Fayza (Boshra), a lower class government worker, is routinely molested on a city bus. Her husband, Adel (Bassem Samra), is unsympathetic, and culture compels her to bow to him. Sheba (Nelly Karim), an upper class artist, is group groped at a soccer match. Her fiance leaves her, and she has difficulty overcoming her trauma. Nelly's (Nahed El Sebai), a young aspiring comedian, is grabbed while standing on a street corner. She fights back, filing the first sexual harassment lawsuit in the country. However, she faces pressure to drop her lawsuit by both family and friends. Cairo 678 delves deep into how each woman overcomes her central conflict, never inflating the scale of the film beyond personal growth. I really appreciated it. The film works on a personal level. It's long and pensive, but straightforward and genuine enough to overcome a few dull stretches.
My favorite aspect of the film is the social strife between the three lead women. It speaks volumes about the filmmaker's knowledge of the issue, and desire to say something about it. Cairo 678 could've bound the women together in mutual trauma and spent little time playing them off each other. Instead, we are treated to more nuanced interactions. Fayza, for instance, cannot stand many of Sheba's indulgences; Sheba, in turn, cannot at first abide by Fayza's coping mechanism. These conflicts boil beneath their interactions for much of the film, before exploding at the climax.
Character, ultimately, is the strength of the film. By focusing on conflicts within and amongst themselves, the movie manages to bring light to the issue of sexual harassment without 'solving it' to end the narrative.
But where would those characters be without the performers portraying them? Boshra has received many accolades for her portrayal as Fayza, well deserved. Each of the trio create distinct, resonant characters. The male performers, perhaps, have an equally difficult task of playing sympathetic antagonists. Bassem Samra plays Fayza's husband as a man spoiled by lopsided sexual norms, but sympathetic in his plight as a lower class working man. He is a stand-in for all the men we see tormenting the women throughout the film. Omar El Saeed plays the flipside of this, as Nelly's fiance who helps her file her lawsuit. His choice between appeasing his family and employers or standing alongside Nelly is a harrowing one, ultimately uplifting.

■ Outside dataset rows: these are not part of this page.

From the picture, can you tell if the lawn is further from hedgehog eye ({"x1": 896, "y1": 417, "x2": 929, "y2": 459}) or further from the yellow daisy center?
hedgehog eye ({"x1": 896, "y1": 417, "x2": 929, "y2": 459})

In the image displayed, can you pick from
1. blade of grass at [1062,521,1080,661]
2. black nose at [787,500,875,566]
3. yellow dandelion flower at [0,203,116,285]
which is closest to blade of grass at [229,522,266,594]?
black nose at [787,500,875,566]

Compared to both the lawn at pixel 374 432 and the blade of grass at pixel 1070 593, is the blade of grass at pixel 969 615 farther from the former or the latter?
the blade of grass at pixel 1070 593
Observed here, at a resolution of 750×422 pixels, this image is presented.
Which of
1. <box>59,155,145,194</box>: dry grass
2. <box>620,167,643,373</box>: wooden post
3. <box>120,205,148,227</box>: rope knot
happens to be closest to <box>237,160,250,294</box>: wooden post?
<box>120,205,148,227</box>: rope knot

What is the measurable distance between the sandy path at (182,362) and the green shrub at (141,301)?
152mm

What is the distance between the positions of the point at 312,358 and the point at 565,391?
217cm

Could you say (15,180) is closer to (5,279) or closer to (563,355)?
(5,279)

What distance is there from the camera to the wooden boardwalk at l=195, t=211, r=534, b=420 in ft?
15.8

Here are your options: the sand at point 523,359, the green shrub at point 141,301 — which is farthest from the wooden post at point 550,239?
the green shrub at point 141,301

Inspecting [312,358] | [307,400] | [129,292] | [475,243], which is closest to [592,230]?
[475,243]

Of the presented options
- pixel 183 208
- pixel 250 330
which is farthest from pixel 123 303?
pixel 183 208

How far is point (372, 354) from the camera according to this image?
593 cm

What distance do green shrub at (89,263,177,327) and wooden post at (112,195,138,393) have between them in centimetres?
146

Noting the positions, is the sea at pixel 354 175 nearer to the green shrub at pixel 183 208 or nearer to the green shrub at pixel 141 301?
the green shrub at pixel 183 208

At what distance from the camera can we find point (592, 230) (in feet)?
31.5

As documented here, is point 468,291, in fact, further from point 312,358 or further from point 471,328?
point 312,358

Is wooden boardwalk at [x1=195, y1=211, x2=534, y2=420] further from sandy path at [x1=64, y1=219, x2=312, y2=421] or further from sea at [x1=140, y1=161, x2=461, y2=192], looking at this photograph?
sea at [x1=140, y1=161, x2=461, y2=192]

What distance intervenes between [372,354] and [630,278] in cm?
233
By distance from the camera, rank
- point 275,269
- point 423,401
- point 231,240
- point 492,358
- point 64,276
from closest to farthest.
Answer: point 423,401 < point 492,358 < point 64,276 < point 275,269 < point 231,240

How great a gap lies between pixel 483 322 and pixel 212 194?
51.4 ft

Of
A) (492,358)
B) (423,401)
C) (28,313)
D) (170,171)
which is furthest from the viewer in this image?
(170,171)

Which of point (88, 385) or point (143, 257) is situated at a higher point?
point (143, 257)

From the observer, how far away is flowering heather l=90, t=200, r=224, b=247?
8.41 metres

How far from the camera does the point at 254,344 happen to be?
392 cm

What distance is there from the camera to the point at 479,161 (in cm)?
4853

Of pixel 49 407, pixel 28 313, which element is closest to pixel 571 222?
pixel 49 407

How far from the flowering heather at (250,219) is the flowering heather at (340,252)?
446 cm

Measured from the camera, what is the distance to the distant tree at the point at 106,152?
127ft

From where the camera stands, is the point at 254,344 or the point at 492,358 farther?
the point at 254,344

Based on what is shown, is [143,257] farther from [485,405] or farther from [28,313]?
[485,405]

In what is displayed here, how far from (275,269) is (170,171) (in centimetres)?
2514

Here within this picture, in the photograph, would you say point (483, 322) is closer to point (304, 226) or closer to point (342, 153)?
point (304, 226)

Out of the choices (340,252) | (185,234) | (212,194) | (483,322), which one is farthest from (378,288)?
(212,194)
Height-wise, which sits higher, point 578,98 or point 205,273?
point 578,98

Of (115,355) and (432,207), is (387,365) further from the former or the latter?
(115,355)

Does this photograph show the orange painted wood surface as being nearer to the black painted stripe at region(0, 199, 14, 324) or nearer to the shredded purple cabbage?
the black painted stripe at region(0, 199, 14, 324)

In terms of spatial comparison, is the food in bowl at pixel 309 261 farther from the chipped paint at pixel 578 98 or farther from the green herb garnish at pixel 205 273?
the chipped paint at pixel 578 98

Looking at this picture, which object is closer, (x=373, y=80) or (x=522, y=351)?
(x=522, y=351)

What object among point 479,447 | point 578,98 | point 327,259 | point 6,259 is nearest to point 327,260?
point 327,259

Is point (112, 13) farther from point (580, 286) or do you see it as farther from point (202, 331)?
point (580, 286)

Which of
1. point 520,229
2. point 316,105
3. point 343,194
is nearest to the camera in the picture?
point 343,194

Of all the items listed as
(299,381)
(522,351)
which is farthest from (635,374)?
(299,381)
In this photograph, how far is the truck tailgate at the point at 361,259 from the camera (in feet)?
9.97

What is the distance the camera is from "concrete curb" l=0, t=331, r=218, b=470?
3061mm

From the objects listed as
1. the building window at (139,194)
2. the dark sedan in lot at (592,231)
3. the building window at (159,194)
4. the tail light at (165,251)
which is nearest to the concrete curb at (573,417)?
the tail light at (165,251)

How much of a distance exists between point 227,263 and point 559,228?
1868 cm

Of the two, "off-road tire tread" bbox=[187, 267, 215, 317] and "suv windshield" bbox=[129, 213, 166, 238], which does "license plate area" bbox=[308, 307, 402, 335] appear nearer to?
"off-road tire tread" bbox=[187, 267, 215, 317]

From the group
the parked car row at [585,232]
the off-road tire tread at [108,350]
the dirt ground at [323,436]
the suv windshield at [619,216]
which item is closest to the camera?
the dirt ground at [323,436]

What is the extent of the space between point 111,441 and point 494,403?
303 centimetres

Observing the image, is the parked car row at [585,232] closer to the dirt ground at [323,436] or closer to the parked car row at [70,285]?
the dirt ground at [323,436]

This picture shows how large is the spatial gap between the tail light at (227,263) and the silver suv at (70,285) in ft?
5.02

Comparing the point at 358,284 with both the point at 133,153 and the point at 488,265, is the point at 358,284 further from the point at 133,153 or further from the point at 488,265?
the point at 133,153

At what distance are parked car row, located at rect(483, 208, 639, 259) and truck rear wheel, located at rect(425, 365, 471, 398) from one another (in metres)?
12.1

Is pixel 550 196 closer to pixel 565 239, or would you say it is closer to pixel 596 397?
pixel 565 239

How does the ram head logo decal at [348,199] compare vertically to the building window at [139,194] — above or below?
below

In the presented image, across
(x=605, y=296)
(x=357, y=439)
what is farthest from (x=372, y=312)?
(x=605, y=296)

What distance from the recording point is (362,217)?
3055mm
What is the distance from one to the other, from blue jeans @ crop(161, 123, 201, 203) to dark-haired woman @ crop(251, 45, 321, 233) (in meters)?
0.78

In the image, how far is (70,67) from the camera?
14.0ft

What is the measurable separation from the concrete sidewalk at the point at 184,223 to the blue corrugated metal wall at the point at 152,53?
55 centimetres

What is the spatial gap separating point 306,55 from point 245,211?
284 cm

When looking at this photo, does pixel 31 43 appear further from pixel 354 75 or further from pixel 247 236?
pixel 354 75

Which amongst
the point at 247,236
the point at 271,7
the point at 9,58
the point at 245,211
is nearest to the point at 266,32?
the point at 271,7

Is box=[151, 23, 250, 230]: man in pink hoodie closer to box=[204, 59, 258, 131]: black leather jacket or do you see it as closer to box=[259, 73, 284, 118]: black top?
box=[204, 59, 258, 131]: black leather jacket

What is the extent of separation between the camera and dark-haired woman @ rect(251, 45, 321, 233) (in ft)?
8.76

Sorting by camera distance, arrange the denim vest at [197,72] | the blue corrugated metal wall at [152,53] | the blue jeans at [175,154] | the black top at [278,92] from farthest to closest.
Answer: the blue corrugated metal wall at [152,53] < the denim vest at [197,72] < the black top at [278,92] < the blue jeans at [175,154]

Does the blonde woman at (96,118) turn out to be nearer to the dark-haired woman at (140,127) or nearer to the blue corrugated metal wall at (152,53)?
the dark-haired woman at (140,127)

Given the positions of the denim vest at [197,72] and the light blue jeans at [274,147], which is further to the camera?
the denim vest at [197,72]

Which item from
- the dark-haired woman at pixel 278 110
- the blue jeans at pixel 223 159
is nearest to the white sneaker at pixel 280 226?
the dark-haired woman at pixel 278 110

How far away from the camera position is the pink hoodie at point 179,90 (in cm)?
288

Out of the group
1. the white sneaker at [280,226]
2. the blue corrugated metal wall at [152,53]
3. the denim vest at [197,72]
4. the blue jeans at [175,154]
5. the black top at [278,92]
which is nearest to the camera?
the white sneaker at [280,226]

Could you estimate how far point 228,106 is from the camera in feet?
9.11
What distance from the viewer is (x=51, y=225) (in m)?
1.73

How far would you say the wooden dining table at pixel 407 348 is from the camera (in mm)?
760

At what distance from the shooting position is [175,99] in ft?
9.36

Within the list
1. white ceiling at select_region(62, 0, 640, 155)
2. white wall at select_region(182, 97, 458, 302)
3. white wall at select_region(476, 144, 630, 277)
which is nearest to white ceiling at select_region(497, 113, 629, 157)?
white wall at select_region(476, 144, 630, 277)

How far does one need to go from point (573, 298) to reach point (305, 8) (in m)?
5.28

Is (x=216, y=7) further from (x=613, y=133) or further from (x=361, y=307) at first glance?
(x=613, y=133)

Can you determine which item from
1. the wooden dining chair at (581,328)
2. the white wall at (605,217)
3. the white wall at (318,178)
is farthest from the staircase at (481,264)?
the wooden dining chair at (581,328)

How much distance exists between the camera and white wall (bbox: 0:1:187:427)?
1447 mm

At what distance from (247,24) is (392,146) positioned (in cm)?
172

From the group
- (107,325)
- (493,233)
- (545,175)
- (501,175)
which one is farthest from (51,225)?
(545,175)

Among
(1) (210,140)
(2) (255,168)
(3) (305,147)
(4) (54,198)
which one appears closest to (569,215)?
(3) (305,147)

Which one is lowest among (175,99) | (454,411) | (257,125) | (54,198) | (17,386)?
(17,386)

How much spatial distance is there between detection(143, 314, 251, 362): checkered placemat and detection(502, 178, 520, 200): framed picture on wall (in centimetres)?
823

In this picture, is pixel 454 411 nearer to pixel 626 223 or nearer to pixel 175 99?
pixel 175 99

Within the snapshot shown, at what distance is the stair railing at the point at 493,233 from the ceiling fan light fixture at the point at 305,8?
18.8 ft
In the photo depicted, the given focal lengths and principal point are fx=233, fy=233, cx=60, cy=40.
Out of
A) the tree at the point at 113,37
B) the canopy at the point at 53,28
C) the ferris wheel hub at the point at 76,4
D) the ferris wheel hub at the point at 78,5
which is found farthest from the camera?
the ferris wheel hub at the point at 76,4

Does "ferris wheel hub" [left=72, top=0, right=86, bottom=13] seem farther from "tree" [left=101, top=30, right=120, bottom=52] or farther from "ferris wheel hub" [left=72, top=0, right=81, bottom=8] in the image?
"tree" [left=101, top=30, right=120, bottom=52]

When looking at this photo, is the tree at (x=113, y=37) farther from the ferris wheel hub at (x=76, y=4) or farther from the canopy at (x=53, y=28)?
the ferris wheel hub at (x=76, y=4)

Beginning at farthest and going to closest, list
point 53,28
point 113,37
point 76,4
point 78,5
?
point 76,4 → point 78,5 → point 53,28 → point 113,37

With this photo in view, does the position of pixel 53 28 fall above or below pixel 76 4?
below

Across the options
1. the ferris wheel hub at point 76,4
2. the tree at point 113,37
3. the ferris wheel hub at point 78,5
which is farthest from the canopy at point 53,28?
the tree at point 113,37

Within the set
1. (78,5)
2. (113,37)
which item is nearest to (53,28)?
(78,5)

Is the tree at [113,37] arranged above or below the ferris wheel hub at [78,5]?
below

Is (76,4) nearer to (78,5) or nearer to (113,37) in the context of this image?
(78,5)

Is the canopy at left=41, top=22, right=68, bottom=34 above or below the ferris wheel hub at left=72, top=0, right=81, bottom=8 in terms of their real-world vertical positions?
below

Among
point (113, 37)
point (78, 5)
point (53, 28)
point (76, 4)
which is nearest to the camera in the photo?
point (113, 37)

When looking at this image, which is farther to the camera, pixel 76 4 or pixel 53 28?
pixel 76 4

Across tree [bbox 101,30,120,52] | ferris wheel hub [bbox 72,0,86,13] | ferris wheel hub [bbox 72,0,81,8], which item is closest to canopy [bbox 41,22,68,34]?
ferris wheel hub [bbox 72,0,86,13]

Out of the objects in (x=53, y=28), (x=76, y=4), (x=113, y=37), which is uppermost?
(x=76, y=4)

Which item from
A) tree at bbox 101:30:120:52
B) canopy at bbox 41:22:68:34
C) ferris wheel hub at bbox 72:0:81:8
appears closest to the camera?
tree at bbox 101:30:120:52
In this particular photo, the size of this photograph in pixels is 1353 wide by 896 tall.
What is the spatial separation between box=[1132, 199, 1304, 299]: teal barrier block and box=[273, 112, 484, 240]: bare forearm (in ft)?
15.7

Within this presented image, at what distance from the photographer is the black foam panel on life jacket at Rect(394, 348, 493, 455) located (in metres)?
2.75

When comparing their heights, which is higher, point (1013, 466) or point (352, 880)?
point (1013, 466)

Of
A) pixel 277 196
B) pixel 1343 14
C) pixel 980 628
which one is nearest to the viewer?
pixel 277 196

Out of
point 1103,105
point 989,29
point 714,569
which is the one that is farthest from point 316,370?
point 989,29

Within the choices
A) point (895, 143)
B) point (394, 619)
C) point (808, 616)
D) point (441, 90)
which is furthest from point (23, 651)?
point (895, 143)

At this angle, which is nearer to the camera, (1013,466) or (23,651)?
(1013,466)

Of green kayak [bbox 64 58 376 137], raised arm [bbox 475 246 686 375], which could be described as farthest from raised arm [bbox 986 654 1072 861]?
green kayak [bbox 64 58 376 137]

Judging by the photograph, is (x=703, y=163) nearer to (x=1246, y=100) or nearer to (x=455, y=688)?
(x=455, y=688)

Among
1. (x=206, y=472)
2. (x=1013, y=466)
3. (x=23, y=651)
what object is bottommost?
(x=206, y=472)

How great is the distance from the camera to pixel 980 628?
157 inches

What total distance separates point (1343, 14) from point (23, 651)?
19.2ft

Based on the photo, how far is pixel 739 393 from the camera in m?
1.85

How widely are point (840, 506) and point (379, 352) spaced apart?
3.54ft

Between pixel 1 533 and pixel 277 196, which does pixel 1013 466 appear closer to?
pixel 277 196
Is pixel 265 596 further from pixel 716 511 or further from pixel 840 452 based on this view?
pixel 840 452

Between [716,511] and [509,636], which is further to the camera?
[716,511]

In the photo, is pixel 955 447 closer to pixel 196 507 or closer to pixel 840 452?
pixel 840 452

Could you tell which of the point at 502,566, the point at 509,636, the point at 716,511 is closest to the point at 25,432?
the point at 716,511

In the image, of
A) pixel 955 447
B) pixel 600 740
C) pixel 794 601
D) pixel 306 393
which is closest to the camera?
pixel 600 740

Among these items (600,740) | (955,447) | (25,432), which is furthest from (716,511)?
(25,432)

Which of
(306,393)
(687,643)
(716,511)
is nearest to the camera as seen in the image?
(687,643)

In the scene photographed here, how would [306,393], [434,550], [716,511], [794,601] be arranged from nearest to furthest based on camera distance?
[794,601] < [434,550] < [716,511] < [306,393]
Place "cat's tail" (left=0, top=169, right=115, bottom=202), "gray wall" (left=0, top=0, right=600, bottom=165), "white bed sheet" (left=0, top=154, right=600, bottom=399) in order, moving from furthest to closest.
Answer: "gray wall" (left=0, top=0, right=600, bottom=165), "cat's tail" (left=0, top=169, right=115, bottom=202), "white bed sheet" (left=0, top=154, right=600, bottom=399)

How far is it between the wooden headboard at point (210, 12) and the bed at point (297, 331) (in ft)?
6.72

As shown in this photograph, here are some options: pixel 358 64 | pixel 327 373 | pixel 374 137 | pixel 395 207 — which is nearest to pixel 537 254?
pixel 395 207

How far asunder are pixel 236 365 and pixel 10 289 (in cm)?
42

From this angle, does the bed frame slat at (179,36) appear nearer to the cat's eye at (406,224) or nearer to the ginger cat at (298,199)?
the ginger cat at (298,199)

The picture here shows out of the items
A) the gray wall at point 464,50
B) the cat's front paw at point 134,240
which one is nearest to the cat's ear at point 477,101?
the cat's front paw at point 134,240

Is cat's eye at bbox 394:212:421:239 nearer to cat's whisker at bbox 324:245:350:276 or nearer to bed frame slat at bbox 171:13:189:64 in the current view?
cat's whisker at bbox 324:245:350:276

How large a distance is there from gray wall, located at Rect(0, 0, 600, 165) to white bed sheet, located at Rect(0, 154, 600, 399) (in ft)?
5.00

While the film does steep into sentimentality, it never grows too large for itself. We never get the sense that the women in the film have a dramatic influence on curbing sexual harassment in modern egypt. What we do get, however, is a concise character study, an honest look into the role of harassment in the lives of Egyptian women. The first step to solving a problem is understanding it, and Cairo 678 is a step in the right direction.